Missed Court in Illinois and lost your DL? How to fix it.
In Illinois, the Legislature has created dozens of different ways an individual can get their driver’s license suspended. These are set out in 625 ILCS 5/7-303 et.al. The purpose of this guide is to deal with one particular type of suspension with en explanation of how you get it, and, more importantly, how to get rid of it.
If your Illinois driver’s abstract says your have been suspended for action code “09," or one or more of the citations on the abstract has the letters FP or FA near them, you failed to appear at a required court date or failed to pay a fine in the time allotted. These are authorized under 625 ILCS 5/6-306.3 or 625 ILCS 5/6-306.6.
Many tickets, even though they are petty offenses, require your appearance at court dates. While authorized to issue arrest warrants in these cases, most courts do not bother because of the strain that would place on the legal system and the police.

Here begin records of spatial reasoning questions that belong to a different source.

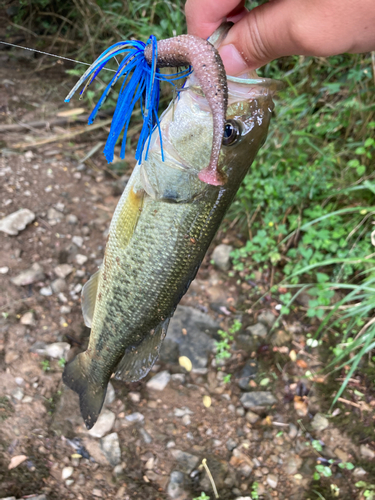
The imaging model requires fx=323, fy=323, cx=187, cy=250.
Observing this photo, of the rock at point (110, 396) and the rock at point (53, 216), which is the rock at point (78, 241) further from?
the rock at point (110, 396)

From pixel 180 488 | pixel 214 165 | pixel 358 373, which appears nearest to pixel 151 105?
pixel 214 165

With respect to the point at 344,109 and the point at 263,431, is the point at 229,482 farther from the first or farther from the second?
the point at 344,109

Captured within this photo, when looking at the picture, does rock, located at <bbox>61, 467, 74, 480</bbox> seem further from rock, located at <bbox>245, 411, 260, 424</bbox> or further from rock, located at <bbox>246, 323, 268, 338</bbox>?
rock, located at <bbox>246, 323, 268, 338</bbox>

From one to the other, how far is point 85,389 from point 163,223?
124cm

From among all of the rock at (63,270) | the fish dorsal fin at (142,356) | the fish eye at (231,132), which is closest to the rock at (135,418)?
the fish dorsal fin at (142,356)

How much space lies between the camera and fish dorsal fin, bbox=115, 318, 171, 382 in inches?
75.4

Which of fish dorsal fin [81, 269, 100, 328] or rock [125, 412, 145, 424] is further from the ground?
fish dorsal fin [81, 269, 100, 328]

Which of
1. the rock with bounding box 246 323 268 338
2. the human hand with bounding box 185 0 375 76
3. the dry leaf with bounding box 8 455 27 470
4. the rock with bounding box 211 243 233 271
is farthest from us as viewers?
the rock with bounding box 211 243 233 271

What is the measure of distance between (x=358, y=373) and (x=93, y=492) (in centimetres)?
228

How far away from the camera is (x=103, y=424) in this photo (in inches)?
93.5

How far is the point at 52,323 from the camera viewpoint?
2635 mm

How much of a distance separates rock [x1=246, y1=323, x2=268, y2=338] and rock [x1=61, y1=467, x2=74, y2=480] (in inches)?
68.4

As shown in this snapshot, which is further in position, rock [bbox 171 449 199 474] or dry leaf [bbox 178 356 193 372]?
dry leaf [bbox 178 356 193 372]

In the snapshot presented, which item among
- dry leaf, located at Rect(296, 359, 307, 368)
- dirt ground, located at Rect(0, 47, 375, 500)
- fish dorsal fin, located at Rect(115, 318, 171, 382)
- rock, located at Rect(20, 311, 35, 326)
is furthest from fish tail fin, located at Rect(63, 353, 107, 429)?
dry leaf, located at Rect(296, 359, 307, 368)
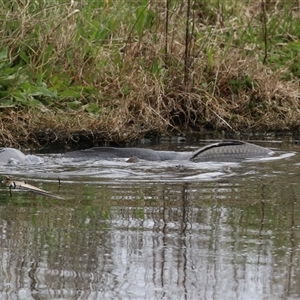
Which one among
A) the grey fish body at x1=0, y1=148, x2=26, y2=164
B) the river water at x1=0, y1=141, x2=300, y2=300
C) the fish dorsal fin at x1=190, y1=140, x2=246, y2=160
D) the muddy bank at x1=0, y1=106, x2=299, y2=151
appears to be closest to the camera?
the river water at x1=0, y1=141, x2=300, y2=300

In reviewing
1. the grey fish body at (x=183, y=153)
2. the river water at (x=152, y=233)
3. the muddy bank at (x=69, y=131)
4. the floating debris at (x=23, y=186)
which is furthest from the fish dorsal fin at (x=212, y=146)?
the floating debris at (x=23, y=186)

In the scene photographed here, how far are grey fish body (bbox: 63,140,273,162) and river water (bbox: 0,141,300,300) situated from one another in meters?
0.25

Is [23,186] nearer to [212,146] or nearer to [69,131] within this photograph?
[212,146]

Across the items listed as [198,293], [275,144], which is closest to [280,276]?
[198,293]

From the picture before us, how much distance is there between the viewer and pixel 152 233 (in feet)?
14.8

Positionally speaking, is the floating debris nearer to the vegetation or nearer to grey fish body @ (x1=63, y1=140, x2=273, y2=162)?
grey fish body @ (x1=63, y1=140, x2=273, y2=162)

Instead, they order the Clerk of the Circuit Court to send notice to the Illinois Secretary of State of your failure to pay or appear. The Secretary then suspends your driver’s license.

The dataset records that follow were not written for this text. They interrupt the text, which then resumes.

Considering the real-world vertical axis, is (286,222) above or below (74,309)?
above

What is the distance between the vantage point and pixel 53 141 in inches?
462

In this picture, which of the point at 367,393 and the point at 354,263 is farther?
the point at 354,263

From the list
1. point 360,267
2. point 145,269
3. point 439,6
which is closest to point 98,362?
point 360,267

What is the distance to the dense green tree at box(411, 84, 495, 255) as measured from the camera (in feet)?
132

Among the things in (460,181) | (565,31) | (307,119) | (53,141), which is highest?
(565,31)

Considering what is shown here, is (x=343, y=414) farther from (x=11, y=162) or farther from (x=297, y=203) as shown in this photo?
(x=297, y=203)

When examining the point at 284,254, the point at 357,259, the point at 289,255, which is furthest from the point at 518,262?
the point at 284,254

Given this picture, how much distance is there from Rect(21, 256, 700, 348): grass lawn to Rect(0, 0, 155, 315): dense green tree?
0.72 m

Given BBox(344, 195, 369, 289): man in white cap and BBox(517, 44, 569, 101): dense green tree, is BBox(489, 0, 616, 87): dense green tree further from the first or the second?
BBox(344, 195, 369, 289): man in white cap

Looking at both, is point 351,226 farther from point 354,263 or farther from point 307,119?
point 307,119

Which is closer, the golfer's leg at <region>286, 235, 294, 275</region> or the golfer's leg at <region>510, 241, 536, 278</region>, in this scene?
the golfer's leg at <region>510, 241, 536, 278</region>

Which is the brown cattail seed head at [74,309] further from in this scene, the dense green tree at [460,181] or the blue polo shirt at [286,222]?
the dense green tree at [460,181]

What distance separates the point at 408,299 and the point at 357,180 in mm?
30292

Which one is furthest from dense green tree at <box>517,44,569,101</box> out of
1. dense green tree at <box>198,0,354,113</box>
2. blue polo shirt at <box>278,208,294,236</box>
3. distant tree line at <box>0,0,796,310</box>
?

It is somewhat common sense that you clear a failure to appear suspension by appearing. This may also require that you pay underlying fines, if you missed a payment date, or that you appear and get sentenced on the underlying ticket if you did not.
A failure to appear suspension (FA) is not the same as a failure to pay, which gets marked FP. That usually does not require an appearance in court and can be handled through the Clerk of the Circuit Court, often over the phone or by mail. FP suspensions are covered by 625 ILCS 5/6-306.6. Payment is required to the total amount of the judgment to clear the suspension. One should be careful about this because sometimes judgments are entered on the bond forfeiture which are in excess of the fines and costs assessed and need not necessarily be paid. They do require a motion to vacate be granted by the judge.
Please note a few things. One, mode of reinstatement changes all the time in Illinois. So do basis’s for suspension. The other is that the situations here are usually fairly complicated and consulting with an attorney to really nail down that you are doing the easiest and most effective thing for you is usually the best way to go about it.